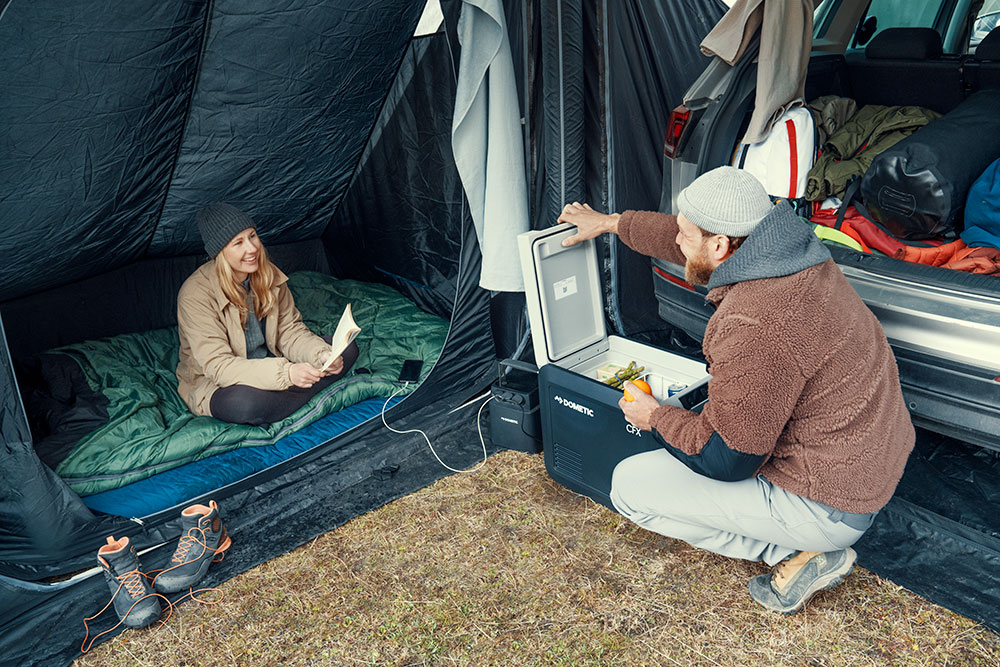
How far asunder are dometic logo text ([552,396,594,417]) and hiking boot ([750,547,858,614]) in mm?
731

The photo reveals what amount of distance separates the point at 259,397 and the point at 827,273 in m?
2.20

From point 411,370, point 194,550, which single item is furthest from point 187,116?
point 194,550

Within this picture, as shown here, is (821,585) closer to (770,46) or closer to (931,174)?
(931,174)

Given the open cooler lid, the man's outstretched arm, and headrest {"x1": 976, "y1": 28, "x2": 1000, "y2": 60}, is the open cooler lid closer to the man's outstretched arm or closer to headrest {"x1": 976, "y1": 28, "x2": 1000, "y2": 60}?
the man's outstretched arm

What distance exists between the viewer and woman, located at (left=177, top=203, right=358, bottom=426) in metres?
2.99

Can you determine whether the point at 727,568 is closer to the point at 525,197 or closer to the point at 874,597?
the point at 874,597

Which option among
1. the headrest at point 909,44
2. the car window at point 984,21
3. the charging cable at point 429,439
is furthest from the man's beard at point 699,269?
the car window at point 984,21

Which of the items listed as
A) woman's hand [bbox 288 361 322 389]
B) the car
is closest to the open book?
woman's hand [bbox 288 361 322 389]

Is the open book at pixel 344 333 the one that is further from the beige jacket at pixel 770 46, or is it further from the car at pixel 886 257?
the beige jacket at pixel 770 46

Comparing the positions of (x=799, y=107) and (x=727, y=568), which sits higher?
(x=799, y=107)

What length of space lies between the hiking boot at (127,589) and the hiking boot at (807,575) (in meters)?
1.78

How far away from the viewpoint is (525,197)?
3012 mm

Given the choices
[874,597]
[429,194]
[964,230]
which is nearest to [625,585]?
[874,597]

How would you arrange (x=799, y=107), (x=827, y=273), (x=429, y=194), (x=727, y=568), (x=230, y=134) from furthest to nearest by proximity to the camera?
(x=429, y=194) < (x=230, y=134) < (x=799, y=107) < (x=727, y=568) < (x=827, y=273)
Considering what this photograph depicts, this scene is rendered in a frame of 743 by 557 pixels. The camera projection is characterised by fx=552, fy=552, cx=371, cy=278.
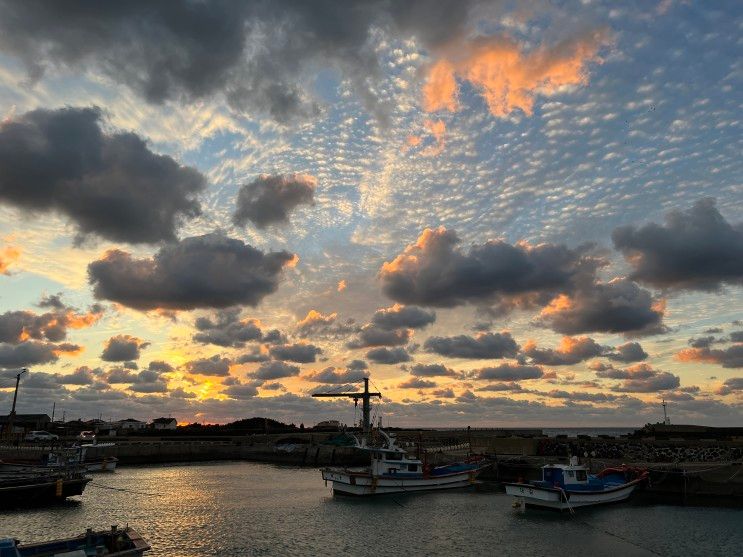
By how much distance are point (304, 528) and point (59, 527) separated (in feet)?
54.1

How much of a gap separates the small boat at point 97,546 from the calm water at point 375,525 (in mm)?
8373

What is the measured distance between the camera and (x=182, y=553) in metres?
31.3

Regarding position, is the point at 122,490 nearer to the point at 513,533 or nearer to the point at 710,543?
the point at 513,533

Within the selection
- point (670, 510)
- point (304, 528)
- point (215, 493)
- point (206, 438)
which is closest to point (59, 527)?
point (304, 528)

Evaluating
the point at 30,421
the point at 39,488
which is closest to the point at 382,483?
the point at 39,488

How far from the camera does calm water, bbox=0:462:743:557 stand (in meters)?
32.6

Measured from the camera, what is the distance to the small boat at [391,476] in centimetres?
5156

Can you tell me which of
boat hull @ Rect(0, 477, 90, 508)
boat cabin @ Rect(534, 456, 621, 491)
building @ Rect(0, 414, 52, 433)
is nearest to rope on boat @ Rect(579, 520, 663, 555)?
boat cabin @ Rect(534, 456, 621, 491)

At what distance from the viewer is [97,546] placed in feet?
76.7

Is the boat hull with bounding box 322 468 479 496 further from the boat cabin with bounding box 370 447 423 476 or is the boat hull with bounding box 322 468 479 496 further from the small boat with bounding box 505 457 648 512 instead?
the small boat with bounding box 505 457 648 512

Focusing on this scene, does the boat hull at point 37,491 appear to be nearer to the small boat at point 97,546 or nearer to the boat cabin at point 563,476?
the small boat at point 97,546

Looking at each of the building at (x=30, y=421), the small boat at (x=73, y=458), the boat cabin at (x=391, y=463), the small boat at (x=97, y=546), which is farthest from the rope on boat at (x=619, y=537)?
the building at (x=30, y=421)

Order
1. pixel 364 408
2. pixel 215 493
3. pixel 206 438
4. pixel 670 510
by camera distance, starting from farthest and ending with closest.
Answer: pixel 206 438 → pixel 364 408 → pixel 215 493 → pixel 670 510

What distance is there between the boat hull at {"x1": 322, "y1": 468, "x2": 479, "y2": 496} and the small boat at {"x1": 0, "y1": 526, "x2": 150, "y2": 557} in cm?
2966
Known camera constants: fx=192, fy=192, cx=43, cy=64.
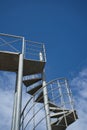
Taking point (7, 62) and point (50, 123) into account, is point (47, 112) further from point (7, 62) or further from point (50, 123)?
point (7, 62)

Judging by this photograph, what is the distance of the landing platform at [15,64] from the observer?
30.8ft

****

What is expected: Pictures stay out; repeat all the rest of the records exactly.

Written reply:
How far asunder are dometic logo text ([552,396,594,417]) and hiking boot ([750,547,858,614]) in mm?
731

The photo reveals what amount of distance separates the point at 259,397 and the point at 827,273 in m?
2.20

From point 411,370, point 194,550, which single item is furthest from point 187,116?
point 194,550

Within this picture, as shown here, is (821,585) closer to (770,46) or closer to (931,174)?
(931,174)

Given the open cooler lid, the man's outstretched arm, and headrest {"x1": 976, "y1": 28, "x2": 1000, "y2": 60}, is the open cooler lid closer to the man's outstretched arm or closer to headrest {"x1": 976, "y1": 28, "x2": 1000, "y2": 60}?
the man's outstretched arm

What distance exists between the viewer and woman, located at (left=177, top=203, right=358, bottom=426) in metres?
2.99

Can you determine whether the point at 727,568 is closer to the point at 525,197 or closer to the point at 874,597?
the point at 874,597

Which option among
1. the headrest at point 909,44
2. the car window at point 984,21
3. the charging cable at point 429,439
is furthest from the man's beard at point 699,269?
the car window at point 984,21

Which of the items listed as
A) woman's hand [bbox 288 361 322 389]
B) the car
is closest to the open book?
woman's hand [bbox 288 361 322 389]

Is the open book at pixel 344 333 the one that is further from the beige jacket at pixel 770 46, or is it further from the car at pixel 886 257?
the beige jacket at pixel 770 46

Comparing the positions of (x=799, y=107) and (x=727, y=568), which sits higher?
(x=799, y=107)

What length of space lies between the hiking boot at (127,589) and the hiking boot at (807,575) (in meters)?
1.78

How far away from the viewpoint is (525,197)?
3012 mm

Given the choices
[874,597]
[429,194]
[964,230]
which is nearest to [625,585]?
[874,597]

How would you arrange (x=799, y=107), (x=827, y=273), (x=429, y=194), (x=727, y=568), (x=230, y=134) from furthest to nearest by proximity to the camera?
(x=429, y=194) < (x=230, y=134) < (x=799, y=107) < (x=727, y=568) < (x=827, y=273)
Considering what this photograph depicts, this scene is rendered in a frame of 743 by 557 pixels. The camera projection is characterised by fx=552, fy=552, cx=371, cy=278.
By how much distance are point (304, 528) and point (59, 527) separated (in feet)?
54.1

How much of a gap separates the small boat at point 97,546 from the calm water at point 375,525 (in mm)?
8373

What is the measured distance between the camera and (x=182, y=553) in metres?
31.3

Regarding position, is the point at 122,490 nearer to the point at 513,533 or nearer to the point at 710,543?
the point at 513,533

Within the selection
- point (670, 510)
- point (304, 528)
- point (215, 493)
- point (206, 438)
which is closest to point (59, 527)?
point (304, 528)

Evaluating
the point at 30,421
the point at 39,488
which is closest to the point at 382,483?
the point at 39,488

How far from the camera does calm water, bbox=0:462:743:557 stand (in meters)?
32.6

Measured from the camera, what is the distance to the small boat at [391,476] in centimetres?
5156

Can you tell me which of
boat hull @ Rect(0, 477, 90, 508)
boat cabin @ Rect(534, 456, 621, 491)
building @ Rect(0, 414, 52, 433)
is nearest to rope on boat @ Rect(579, 520, 663, 555)?
boat cabin @ Rect(534, 456, 621, 491)

At what distance from the viewer is [97,546] placed in feet?
76.7

Is the boat hull with bounding box 322 468 479 496 further from the boat cabin with bounding box 370 447 423 476 or is the boat hull with bounding box 322 468 479 496 further from the small boat with bounding box 505 457 648 512 instead?
the small boat with bounding box 505 457 648 512

Focusing on this scene, does the boat hull at point 37,491 appear to be nearer to the small boat at point 97,546 or nearer to the boat cabin at point 563,476?
the small boat at point 97,546

Looking at each of the building at (x=30, y=421), the small boat at (x=73, y=458), the boat cabin at (x=391, y=463), the small boat at (x=97, y=546), which is farthest from the rope on boat at (x=619, y=537)?
the building at (x=30, y=421)

Order
1. pixel 364 408
2. pixel 215 493
3. pixel 206 438
4. pixel 670 510
by camera distance, starting from farthest and ending with closest.
Answer: pixel 206 438 → pixel 364 408 → pixel 215 493 → pixel 670 510

What distance is there between the boat hull at {"x1": 322, "y1": 468, "x2": 479, "y2": 496} and the small boat at {"x1": 0, "y1": 526, "x2": 150, "y2": 557} in cm?
2966
Known camera constants: fx=192, fy=192, cx=43, cy=64.
Taking point (7, 62) and point (50, 123) into account, is point (47, 112) further from point (7, 62) or further from point (50, 123)?
point (7, 62)

Judging by this photograph, what is the distance of the landing platform at [15,64] from the observer?
30.8ft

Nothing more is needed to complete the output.